Eichleay Engineers Inc
- Company type: engineering
- Founded: 1875
- Founder: John P. Eichleay, Jr.
- Headquarters: Pittsburgh, Pennsylvania, U.S.A.
- Website: https://www.eichleay.com

= Eichleay Engineers =

Eichleay Engineers is a United States engineering firm.

==History==
In 1875, an innovative building inspector named John P. Eichleay, Jr. founded a structural moving business that would soon become renowned for completing projects believed by many to be impossible. The advent of the industrial age brought with it profound changes in urban landscapes of America. This transformation was perhaps no more evident than in John's hometown of Pittsburgh, Pennsylvania. As the preeminent center of industry and technology at the time, small houses and buildings were being torn down to make room for larger ones, industrial plants were pushing residential neighborhoods outward from the rivers and railroads, and street railways permitted people to live further from their places of work.

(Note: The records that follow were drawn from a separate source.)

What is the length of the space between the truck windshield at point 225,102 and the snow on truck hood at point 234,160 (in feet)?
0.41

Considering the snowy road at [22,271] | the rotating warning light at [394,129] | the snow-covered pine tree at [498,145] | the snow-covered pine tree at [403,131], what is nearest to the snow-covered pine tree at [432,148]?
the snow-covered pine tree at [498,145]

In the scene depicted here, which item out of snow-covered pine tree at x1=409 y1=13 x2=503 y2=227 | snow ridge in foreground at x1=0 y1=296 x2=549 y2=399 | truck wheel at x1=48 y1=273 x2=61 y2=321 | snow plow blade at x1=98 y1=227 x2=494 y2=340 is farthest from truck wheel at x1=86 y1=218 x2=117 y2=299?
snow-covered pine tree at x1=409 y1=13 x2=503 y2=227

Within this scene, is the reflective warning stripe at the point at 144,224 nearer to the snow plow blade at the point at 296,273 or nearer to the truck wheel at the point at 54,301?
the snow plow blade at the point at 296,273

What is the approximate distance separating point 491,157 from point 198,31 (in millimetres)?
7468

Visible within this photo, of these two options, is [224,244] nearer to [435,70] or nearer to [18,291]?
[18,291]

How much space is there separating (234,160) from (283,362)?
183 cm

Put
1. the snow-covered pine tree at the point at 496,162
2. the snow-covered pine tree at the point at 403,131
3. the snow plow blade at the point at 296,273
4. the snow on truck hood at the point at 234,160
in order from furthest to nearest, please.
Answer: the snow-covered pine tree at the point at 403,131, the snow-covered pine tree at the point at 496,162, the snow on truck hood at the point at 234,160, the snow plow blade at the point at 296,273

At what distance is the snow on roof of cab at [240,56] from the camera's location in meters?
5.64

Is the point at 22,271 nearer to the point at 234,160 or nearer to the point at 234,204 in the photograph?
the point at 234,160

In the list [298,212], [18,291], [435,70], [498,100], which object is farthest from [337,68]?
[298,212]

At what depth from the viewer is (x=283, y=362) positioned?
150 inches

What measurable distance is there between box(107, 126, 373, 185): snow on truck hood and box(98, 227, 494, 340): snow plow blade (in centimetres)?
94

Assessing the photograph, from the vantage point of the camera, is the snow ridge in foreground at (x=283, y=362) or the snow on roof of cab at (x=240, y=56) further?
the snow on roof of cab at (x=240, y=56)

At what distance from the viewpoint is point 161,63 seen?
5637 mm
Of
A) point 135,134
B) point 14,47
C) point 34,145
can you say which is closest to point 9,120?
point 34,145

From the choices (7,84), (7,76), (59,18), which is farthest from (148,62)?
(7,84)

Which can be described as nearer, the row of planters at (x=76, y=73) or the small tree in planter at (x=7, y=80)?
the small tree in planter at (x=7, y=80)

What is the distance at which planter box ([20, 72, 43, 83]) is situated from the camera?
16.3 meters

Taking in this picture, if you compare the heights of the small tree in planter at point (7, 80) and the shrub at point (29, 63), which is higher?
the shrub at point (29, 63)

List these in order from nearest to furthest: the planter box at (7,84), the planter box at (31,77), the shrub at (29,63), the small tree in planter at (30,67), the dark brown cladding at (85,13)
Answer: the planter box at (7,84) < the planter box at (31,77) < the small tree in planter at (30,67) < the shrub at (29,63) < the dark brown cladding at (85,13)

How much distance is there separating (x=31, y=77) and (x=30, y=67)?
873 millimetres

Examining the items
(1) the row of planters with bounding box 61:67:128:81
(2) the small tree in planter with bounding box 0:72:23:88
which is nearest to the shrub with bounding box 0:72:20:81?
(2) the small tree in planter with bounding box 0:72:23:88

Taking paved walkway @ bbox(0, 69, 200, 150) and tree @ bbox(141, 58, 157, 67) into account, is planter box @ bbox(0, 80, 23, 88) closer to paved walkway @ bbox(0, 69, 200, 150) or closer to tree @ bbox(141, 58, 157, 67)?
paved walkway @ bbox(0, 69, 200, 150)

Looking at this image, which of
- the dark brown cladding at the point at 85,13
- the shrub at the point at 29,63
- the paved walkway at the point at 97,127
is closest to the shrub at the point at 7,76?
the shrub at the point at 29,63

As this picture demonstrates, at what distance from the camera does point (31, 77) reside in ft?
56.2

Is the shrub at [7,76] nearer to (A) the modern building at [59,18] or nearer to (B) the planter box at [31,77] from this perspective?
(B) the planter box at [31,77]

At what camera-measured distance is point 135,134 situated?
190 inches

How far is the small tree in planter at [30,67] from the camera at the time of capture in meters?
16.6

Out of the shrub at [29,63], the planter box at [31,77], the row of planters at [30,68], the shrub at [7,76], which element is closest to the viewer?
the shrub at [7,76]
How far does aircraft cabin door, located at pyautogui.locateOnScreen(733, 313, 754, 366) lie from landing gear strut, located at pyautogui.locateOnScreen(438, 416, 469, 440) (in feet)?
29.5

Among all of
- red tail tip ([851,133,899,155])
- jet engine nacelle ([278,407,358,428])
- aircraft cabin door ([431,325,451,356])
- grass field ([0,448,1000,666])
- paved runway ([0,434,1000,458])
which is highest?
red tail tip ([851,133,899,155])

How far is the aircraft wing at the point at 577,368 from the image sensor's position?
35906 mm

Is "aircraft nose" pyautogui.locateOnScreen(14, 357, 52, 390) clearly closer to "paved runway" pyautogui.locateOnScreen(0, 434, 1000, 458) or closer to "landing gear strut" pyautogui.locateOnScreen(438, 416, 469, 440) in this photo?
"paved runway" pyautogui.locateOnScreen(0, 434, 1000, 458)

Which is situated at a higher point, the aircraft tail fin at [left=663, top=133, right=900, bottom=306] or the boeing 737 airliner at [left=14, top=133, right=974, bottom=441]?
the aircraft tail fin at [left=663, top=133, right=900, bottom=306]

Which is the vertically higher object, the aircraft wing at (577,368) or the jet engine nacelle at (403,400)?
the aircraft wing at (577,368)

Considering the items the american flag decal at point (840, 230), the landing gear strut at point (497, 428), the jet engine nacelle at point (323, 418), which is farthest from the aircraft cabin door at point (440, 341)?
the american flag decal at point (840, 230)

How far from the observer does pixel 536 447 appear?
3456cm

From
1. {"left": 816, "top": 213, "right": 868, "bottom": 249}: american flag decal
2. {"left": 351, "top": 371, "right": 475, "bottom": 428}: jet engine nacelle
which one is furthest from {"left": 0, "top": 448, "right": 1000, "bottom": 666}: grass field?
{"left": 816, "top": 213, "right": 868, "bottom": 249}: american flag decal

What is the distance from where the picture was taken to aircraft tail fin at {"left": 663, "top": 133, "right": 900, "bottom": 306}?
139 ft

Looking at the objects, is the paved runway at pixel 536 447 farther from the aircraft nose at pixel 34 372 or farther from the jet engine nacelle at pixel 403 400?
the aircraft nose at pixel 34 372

Believing that structures could be moved for only a fraction of the cost of demolishing and rebuilding them, John felt that all of these factors made for a lucrative business. They did! Although the projects undertaken during the early years were quite modest, they became increasingly bold and impressive as techniques were perfected and the reputation of the company grew.

In 2002, the firm was placed into receivership due to financial problems. Split into two divisions, the assets of the firm were purchased by SNC-Lavalin and Pittsburgh-based S/D Engineers.

==Eichleay Formula==

The Eichleay company is noted for being the namesake of a formula used for pricing federal change orders and/or dispute claims. In 1954, Eichleay was under contract for the construction of three NIKE missile sites in Pennsylvania. The government changed the scope of work, resulting in change orders. The process of delaying the work, however, resulted in losses for Eichleay due in part to maintained overhead costs during the suspension period. The resultant ruling recognized that (1) a contractor should be entitled to compensation for unabsorbed overhead resulting from owner caused delay, and (2) there was, at the time, no accepted method of allocating home office overhead to a particular contract to determine the amount of compensation.

==Notable employees==
The firm at one time employed Andy Warhol's father.
It also provided a day job to the cartoonist Scott McDaniel, prior to his full-time work in cartooning.